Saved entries
-=-=-

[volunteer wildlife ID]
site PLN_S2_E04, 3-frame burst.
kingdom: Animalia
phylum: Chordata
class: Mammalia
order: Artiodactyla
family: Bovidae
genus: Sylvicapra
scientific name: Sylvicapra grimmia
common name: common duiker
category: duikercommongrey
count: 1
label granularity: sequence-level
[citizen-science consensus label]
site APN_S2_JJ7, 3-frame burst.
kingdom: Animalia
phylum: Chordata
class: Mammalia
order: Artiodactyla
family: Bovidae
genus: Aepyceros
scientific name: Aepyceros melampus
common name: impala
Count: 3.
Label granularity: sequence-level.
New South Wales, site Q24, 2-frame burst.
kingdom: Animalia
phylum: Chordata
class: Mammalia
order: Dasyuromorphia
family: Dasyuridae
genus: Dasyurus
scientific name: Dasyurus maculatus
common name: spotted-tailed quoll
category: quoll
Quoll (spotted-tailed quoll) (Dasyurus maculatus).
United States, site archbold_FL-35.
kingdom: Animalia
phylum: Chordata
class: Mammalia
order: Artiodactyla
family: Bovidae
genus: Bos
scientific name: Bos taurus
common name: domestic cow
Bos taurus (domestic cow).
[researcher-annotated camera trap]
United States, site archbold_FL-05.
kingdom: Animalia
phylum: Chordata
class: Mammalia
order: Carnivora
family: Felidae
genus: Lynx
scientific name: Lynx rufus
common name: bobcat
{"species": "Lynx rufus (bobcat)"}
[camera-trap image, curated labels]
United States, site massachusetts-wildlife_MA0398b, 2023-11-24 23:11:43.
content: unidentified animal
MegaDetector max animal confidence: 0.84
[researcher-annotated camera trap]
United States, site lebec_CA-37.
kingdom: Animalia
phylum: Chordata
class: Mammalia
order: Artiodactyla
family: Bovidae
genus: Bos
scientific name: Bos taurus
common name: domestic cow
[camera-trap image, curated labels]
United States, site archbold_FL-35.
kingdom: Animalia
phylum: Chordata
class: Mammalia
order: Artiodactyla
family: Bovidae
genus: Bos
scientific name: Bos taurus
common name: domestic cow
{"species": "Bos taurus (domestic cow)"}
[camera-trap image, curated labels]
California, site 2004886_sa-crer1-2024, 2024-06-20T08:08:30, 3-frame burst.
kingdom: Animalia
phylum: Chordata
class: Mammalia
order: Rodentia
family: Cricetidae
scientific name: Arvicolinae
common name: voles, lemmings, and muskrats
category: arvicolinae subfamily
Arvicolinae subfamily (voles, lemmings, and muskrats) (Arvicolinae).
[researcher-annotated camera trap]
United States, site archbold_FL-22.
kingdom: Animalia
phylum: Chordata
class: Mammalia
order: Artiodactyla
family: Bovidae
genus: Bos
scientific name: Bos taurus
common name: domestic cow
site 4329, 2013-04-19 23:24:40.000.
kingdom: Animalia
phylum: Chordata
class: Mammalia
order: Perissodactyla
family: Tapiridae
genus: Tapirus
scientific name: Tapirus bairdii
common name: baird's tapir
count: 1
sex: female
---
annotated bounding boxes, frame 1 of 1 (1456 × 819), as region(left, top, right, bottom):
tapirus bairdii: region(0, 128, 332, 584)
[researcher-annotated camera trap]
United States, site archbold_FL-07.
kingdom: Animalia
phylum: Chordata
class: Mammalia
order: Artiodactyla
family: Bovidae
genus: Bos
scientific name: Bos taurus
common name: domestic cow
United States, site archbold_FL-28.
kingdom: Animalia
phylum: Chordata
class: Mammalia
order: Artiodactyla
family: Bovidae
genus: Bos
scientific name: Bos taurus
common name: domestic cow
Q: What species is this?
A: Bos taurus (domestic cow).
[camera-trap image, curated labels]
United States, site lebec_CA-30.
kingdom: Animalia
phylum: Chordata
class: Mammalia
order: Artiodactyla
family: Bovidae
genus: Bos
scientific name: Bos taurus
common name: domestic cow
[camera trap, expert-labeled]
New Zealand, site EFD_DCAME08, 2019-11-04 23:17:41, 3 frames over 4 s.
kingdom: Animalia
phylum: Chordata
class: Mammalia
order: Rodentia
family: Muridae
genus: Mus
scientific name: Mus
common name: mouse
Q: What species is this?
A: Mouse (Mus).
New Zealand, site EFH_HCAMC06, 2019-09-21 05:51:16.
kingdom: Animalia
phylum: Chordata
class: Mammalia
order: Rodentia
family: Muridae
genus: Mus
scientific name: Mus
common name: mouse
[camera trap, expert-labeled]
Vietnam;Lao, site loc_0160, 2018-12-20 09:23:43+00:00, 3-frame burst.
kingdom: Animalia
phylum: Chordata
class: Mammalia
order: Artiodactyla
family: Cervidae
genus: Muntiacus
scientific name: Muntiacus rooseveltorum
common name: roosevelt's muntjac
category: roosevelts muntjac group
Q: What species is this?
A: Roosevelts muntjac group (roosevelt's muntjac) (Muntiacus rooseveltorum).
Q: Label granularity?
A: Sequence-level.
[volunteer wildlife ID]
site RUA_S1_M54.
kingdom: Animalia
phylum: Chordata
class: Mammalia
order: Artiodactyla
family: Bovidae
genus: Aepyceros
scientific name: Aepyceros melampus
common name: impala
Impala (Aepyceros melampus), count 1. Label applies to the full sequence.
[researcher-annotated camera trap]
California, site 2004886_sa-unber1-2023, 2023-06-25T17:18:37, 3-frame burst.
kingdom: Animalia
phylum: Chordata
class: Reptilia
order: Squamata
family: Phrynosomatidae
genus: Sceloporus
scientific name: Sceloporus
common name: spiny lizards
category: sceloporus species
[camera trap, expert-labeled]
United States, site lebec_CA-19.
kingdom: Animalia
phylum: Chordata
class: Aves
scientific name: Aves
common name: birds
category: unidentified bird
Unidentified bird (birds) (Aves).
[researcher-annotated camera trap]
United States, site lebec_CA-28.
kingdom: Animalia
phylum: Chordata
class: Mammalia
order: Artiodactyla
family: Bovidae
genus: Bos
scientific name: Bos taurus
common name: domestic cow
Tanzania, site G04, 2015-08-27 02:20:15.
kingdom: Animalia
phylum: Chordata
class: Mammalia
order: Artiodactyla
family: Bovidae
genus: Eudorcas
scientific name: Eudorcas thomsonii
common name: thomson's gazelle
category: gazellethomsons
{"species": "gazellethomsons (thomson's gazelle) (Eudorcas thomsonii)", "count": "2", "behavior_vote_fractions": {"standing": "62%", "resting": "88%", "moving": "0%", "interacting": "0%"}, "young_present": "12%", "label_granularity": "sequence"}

-=-=-

What's wanted is a faithful copy of each entry above.

[volunteer wildlife ID]
site PLN_S2_E04, 3-frame burst.
kingdom: Animalia
phylum: Chordata
class: Mammalia
order: Artiodactyla
family: Bovidae
genus: Sylvicapra
scientific name: Sylvicapra grimmia
common name: common duiker
category: duikercommongrey
count: 1
label granularity: sequence-level
[citizen-science consensus label]
site APN_S2_JJ7, 3-frame burst.
kingdom: Animalia
phylum: Chordata
class: Mammalia
order: Artiodactyla
family: Bovidae
genus: Aepyceros
scientific name: Aepyceros melampus
common name: impala
Count: 3.
Label granularity: sequence-level.
New South Wales, site Q24, 2-frame burst.
kingdom: Animalia
phylum: Chordata
class: Mammalia
order: Dasyuromorphia
family: Dasyuridae
genus: Dasyurus
scientific name: Dasyurus maculatus
common name: spotted-tailed quoll
category: quoll
Quoll (spotted-tailed quoll) (Dasyurus maculatus).
United States, site archbold_FL-35.
kingdom: Animalia
phylum: Chordata
class: Mammalia
order: Artiodactyla
family: Bovidae
genus: Bos
scientific name: Bos taurus
common name: domestic cow
Bos taurus (domestic cow).
[researcher-annotated camera trap]
United States, site archbold_FL-05.
kingdom: Animalia
phylum: Chordata
class: Mammalia
order: Carnivora
family: Felidae
genus: Lynx
scientific name: Lynx rufus
common name: bobcat
{"species": "Lynx rufus (bobcat)"}
[camera-trap image, curated labels]
United States, site massachusetts-wildlife_MA0398b, 2023-11-24 23:11:43.
content: unidentified animal
MegaDetector max animal confidence: 0.84
[researcher-annotated camera trap]
United States, site lebec_CA-37.
kingdom: Animalia
phylum: Chordata
class: Mammalia
order: Artiodactyla
family: Bovidae
genus: Bos
scientific name: Bos taurus
common name: domestic cow
[camera-trap image, curated labels]
United States, site archbold_FL-35.
kingdom: Animalia
phylum: Chordata
class: Mammalia
order: Artiodactyla
family: Bovidae
genus: Bos
scientific name: Bos taurus
common name: domestic cow
{"species": "Bos taurus (domestic cow)"}
[camera-trap image, curated labels]
California, site 2004886_sa-crer1-2024, 2024-06-20T08:08:30, 3-frame burst.
kingdom: Animalia
phylum: Chordata
class: Mammalia
order: Rodentia
family: Cricetidae
scientific name: Arvicolinae
common name: voles, lemmings, and muskrats
category: arvicolinae subfamily
Arvicolinae subfamily (voles, lemmings, and muskrats) (Arvicolinae).
[researcher-annotated camera trap]
United States, site archbold_FL-22.
kingdom: Animalia
phylum: Chordata
class: Mammalia
order: Artiodactyla
family: Bovidae
genus: Bos
scientific name: Bos taurus
common name: domestic cow
site 4329, 2013-04-19 23:24:40.000.
kingdom: Animalia
phylum: Chordata
class: Mammalia
order: Perissodactyla
family: Tapiridae
genus: Tapirus
scientific name: Tapirus bairdii
common name: baird's tapir
count: 1
sex: female
---
annotated bounding boxes, frame 1 of 1 (1456 × 819), as region(left, top, right, bottom):
tapirus bairdii: region(0, 128, 332, 584)
[researcher-annotated camera trap]
United States, site archbold_FL-07.
kingdom: Animalia
phylum: Chordata
class: Mammalia
order: Artiodactyla
family: Bovidae
genus: Bos
scientific name: Bos taurus
common name: domestic cow
United States, site archbold_FL-28.
kingdom: Animalia
phylum: Chordata
class: Mammalia
order: Artiodactyla
family: Bovidae
genus: Bos
scientific name: Bos taurus
common name: domestic cow
Q: What species is this?
A: Bos taurus (domestic cow).
[camera-trap image, curated labels]
United States, site lebec_CA-30.
kingdom: Animalia
phylum: Chordata
class: Mammalia
order: Artiodactyla
family: Bovidae
genus: Bos
scientific name: Bos taurus
common name: domestic cow
[camera trap, expert-labeled]
New Zealand, site EFD_DCAME08, 2019-11-04 23:17:41, 3 frames over 4 s.
kingdom: Animalia
phylum: Chordata
class: Mammalia
order: Rodentia
family: Muridae
genus: Mus
scientific name: Mus
common name: mouse
Q: What species is this?
A: Mouse (Mus).
New Zealand, site EFH_HCAMC06, 2019-09-21 05:51:16.
kingdom: Animalia
phylum: Chordata
class: Mammalia
order: Rodentia
family: Muridae
genus: Mus
scientific name: Mus
common name: mouse
[camera trap, expert-labeled]
Vietnam;Lao, site loc_0160, 2018-12-20 09:23:43+00:00, 3-frame burst.
kingdom: Animalia
phylum: Chordata
class: Mammalia
order: Artiodactyla
family: Cervidae
genus: Muntiacus
scientific name: Muntiacus rooseveltorum
common name: roosevelt's muntjac
category: roosevelts muntjac group
Q: What species is this?
A: Roosevelts muntjac group (roosevelt's muntjac) (Muntiacus rooseveltorum).
Q: Label granularity?
A: Sequence-level.
[volunteer wildlife ID]
site RUA_S1_M54.
kingdom: Animalia
phylum: Chordata
class: Mammalia
order: Artiodactyla
family: Bovidae
genus: Aepyceros
scientific name: Aepyceros melampus
common name: impala
Impala (Aepyceros melampus), count 1. Label applies to the full sequence.
[researcher-annotated camera trap]
California, site 2004886_sa-unber1-2023, 2023-06-25T17:18:37, 3-frame burst.
kingdom: Animalia
phylum: Chordata
class: Reptilia
order: Squamata
family: Phrynosomatidae
genus: Sceloporus
scientific name: Sceloporus
common name: spiny lizards
category: sceloporus species
[camera trap, expert-labeled]
United States, site lebec_CA-19.
kingdom: Animalia
phylum: Chordata
class: Aves
scientific name: Aves
common name: birds
category: unidentified bird
Unidentified bird (birds) (Aves).
[researcher-annotated camera trap]
United States, site lebec_CA-28.
kingdom: Animalia
phylum: Chordata
class: Mammalia
order: Artiodactyla
family: Bovidae
genus: Bos
scientific name: Bos taurus
common name: domestic cow
Tanzania, site G04, 2015-08-27 02:20:15.
kingdom: Animalia
phylum: Chordata
class: Mammalia
order: Artiodactyla
family: Bovidae
genus: Eudorcas
scientific name: Eudorcas thomsonii
common name: thomson's gazelle
category: gazellethomsons
{"species": "gazellethomsons (thomson's gazelle) (Eudorcas thomsonii)", "count": "2", "behavior_vote_fractions": {"standing": "62%", "resting": "88%", "moving": "0%", "interacting": "0%"}, "young_present": "12%", "label_granularity": "sequence"}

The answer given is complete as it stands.